As of 03/31/14, Intesa Sanpaolo SpA represented 1.8%, AMP, Ltd. 2.2%, Honda Motor Co., Ltd. 2.8%, FANUC Corp. 0%, and Signet Jewelers, Ltd. 0% of the Oakmark International Fund’s total net assets. Portfolio holdings are subject to change without notice and are not intended as recommendations of individual stocks.
Click here to access the full list of holdings for The Oakmark International Fund as of the most recent quarter-end.
The MSCI World ex U.S. Index (Net) is a free float-adjusted market capitalization index that is designed to measure international developed market equity performance, excluding the U.S. This benchmark calculates reinvested dividends net of withholding taxes using Luxembourg tax rates. This index is unmanaged and investors cannot invest directly in this index.

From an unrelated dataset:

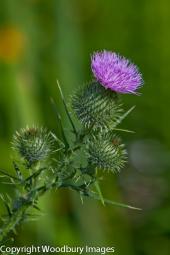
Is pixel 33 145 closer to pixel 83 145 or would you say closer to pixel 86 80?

The Fund’s portfolio tends to be invested in a relatively small number of stocks. As a result, the appreciation or depreciation of any one security held by the Fund will have a greater impact on the Fund’s net asset value than it would if the Fund invested in a larger number of securities. Although that strategy has the potential to generate attractive returns over time, it also increases the Fund’s volatility.
The percentages of hedge exposure for each foreign currency are calculated by dividing the market value of all same-currency forward contracts by the market value of the underlying equity exposure to that currency.
Investing in foreign securities presents risks that in some ways may be greater than U.S. investments. Those risks include: currency fluctuation; different regulation, accounting standards, trading practices and levels of available information; generally higher transaction costs; and political risks.
The discussion of the Fund’s investments and investment strategy (including current investment themes, the portfolio managers’ research and investment process, and portfolio characteristics) represents the Fund’s investments and the views of the portfolio managers and Harris Associates L.P., the Fund’s investment adviser, at the time of this letter, and are subject to change without notice.